With the introduction of the recently passed Corporations Amendment (Crowd-sourced Funding) Bill 2017, unlisted public companies with less than $25 million in assets and turnover will be able to raise up to $5 million through crowdfunding. Though equity crowdfunding legislation has already been implemented by our counterparts overseas for a while now, these new equity crowdfunding laws represent a significant step into a niche market of Australian investors.
What implications will this have on the Australian market?
What is crowdfunding?
Crowdfunding is the act of raising capital by soliciting funds from a large quantity of investors, typically as a consequence of a start-up’s inability to access conventional means of investment via bank loans or angel investor-backing. Most people are familiar with rewards-based funding which as the name suggests, rewards investors with pre-order bonuses and early versions of products in return for their pledges.
By using online platforms, entrepreneurs have access to a larger pool of prospective investors who deem the concept viable and contribute capital to see the project into fruition. They operate similarly to “fans” as opposed to “investors” that have a vested interest to see its success.
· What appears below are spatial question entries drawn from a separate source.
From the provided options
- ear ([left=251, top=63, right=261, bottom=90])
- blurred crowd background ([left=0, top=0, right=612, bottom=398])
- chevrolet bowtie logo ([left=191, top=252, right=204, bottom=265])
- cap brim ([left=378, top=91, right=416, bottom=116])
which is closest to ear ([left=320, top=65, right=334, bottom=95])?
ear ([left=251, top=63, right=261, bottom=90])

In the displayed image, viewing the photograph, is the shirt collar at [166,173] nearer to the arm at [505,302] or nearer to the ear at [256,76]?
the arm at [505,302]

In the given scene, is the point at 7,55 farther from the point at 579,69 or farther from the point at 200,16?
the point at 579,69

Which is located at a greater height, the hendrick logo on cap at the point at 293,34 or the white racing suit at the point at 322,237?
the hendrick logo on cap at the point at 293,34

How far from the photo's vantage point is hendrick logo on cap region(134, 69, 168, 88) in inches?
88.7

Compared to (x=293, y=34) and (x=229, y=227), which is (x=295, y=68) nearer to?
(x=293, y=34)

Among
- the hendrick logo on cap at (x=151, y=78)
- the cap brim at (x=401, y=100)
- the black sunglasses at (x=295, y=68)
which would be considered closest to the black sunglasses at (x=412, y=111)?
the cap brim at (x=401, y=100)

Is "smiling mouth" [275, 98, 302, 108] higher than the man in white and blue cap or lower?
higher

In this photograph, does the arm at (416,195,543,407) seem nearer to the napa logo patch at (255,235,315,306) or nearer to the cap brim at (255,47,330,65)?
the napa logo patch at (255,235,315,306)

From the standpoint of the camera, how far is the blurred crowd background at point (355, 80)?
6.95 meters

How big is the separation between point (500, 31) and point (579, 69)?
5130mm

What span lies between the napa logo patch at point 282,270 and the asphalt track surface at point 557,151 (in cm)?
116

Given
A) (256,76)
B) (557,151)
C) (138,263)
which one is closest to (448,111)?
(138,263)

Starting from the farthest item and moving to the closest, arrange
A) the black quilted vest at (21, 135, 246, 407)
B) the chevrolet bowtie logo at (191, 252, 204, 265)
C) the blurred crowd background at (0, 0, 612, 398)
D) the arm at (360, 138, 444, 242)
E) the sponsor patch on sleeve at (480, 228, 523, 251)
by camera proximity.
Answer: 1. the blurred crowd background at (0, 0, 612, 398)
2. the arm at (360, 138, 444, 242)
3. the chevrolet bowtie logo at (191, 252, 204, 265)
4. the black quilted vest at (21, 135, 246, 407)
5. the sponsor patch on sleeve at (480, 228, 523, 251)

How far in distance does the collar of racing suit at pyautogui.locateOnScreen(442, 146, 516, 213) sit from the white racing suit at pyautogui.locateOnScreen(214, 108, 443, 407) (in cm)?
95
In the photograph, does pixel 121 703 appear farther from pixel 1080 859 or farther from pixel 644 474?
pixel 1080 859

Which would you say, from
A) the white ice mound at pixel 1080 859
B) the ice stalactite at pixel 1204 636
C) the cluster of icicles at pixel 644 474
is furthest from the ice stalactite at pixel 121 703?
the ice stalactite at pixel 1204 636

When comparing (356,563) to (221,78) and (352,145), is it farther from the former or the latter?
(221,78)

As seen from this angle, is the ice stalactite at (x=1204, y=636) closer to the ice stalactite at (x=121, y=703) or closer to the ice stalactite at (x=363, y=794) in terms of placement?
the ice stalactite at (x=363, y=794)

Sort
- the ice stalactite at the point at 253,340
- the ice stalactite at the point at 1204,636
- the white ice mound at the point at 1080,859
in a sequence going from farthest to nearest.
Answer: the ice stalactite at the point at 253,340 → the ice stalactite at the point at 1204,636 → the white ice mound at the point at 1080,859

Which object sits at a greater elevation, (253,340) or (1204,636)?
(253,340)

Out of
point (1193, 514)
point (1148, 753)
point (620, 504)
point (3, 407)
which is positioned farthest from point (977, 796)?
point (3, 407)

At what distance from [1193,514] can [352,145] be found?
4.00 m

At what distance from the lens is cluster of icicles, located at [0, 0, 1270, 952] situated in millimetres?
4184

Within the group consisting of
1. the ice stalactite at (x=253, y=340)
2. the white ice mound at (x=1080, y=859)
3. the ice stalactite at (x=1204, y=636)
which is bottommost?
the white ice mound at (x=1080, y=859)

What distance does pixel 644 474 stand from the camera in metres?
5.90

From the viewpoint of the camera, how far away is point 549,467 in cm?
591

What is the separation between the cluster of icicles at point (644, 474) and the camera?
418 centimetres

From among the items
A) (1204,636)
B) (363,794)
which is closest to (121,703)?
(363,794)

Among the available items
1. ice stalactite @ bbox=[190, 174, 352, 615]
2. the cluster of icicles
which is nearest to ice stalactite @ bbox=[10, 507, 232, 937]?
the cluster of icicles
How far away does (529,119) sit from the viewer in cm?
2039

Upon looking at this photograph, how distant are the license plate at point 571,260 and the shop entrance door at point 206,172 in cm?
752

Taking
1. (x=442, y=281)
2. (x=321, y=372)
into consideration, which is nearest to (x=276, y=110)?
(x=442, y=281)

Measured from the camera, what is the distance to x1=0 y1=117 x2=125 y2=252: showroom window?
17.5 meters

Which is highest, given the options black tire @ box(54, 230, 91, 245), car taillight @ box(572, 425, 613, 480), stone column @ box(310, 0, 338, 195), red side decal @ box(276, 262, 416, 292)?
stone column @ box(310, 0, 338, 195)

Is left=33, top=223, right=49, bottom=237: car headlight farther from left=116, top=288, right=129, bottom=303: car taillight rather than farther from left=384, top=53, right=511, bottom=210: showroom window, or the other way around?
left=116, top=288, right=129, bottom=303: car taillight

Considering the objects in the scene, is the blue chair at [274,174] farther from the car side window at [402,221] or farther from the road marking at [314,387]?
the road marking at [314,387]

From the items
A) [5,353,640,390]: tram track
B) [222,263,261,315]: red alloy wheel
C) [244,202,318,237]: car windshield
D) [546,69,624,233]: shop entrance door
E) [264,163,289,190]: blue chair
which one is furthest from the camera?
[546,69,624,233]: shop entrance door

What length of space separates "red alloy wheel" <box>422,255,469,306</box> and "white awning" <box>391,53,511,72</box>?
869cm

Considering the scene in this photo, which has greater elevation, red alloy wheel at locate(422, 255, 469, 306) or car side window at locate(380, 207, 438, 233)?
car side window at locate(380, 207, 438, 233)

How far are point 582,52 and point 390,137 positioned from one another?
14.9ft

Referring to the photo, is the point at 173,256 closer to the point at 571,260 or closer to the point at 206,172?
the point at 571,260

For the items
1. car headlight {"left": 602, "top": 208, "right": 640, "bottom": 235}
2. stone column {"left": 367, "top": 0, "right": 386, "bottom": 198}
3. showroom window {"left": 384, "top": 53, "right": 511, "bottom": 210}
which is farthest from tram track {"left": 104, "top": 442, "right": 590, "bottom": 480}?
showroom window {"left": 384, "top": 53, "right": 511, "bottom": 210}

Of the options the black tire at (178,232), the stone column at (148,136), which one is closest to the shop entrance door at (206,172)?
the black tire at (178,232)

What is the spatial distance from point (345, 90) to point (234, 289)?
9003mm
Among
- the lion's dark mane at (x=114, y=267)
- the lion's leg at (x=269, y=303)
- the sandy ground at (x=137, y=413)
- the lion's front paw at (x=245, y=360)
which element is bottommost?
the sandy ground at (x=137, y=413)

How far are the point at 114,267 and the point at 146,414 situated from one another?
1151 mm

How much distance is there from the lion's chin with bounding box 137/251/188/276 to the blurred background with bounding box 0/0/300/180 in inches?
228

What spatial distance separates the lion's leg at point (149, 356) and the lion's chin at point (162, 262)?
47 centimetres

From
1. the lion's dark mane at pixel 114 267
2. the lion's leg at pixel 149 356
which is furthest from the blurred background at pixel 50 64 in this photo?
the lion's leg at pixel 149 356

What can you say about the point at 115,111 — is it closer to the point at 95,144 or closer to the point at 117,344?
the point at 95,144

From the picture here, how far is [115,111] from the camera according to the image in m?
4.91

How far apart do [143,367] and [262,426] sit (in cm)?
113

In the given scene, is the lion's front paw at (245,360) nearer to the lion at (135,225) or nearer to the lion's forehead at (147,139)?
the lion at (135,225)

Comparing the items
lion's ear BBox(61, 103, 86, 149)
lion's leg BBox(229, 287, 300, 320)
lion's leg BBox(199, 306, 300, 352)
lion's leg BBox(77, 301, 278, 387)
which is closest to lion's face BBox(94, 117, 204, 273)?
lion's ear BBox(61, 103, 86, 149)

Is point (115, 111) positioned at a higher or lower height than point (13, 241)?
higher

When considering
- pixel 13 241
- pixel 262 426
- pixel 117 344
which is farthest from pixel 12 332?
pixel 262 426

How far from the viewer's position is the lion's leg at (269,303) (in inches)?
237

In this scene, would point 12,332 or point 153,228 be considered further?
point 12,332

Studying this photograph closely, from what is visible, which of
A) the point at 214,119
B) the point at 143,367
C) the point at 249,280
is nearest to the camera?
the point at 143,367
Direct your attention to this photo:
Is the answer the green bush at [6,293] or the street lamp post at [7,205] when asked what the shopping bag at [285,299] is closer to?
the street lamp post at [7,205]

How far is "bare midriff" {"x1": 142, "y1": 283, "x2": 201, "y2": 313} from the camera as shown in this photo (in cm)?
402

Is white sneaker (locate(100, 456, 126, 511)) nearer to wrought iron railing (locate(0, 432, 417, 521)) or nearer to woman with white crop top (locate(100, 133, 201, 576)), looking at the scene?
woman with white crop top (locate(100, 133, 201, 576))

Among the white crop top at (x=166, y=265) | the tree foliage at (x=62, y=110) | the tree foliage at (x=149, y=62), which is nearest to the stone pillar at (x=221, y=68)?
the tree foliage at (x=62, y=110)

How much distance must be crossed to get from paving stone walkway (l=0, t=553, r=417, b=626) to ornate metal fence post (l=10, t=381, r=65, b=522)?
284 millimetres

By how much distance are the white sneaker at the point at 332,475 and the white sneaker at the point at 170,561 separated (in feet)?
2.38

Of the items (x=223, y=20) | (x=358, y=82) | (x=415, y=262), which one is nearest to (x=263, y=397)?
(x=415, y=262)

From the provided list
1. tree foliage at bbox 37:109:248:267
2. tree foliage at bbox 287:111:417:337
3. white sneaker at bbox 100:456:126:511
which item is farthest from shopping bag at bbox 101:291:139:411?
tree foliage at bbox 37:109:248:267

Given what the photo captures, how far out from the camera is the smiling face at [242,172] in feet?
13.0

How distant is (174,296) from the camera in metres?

This practice can be beneficial to early-stage startups as it can allow for the testing of the market. They can gauge the amount of public interest in a product or service and gain insight into its potential reception at launch.
The rise of equity-based funding
This type of crowdfunding allows investors to acquire an equity stake, or partial ownership of the company in anticipation of potentially profitable investments, in return for financial backing. It is an alternative to traditional crowdfunding but similarly carries the same level of risk as with any kind of investment.
While crowdfunding can operate as a marketing tool in validating a product and getting a project off-the-ground, equity crowdfunding concentrates on raising working capital, and dealing with expenses for day-to-day operations. Established startups may benefit from this by acquiring the necessary capital for operational purposes such as fulfilling of product orders and restocking of inventory. This may allow for the streamlining of business.
What does this new legislation mean?
Currently under the new legislation, we can see an exclusion of proprietary companies, a structure utilised by 99% of businesses in the country. Though the Labour Party has made several failed attempts to expand its scope, with the aid of crowd-funding platform, Equitise, they are continuing to cooperate with the government to establish a framework to incorporate proprietary companies.
Another troubling obstacle with this model as stipulated in one amendment, is the implementation of a 5-day cooling period in which investors have the capacity to revoke their investment. This can generate certain levels of uncertainty and make the market open to manipulation.
As Jo Burston, CEO and founder of Rare Birds, commented to Business Insider Australia, “Whilst it's a step in the right direction…I am concerned about the amount of red tape and and restrictions the current laws pose on startups who wish to raise funds through [equity] crowdfunding.”
Should I use equity crowdfunding?
Equity-based funding offers a promising alternative but lacks accessibility to a large majority of businesses right now. This is a fairly new concept and is unexplored territory for Australian investors.
If the international markets lead by example, with the success of campaigns such as Elio Motors and Snapwire, there is a lot of opportunity down under. Furthermore this offers a wealth of new employment opportunities with this potential influx of growing businesses.
The future of crowdfunding
Australia is falling behind the other markets considering the legislation has already taken a whole 15 months to cross the finishing line, but at least the foundations have been set. Hopefully with proper guidance and direction of legislation over the latter half of the year before the framework is set, we will soon see the flourishing of this new form of crowdfunding.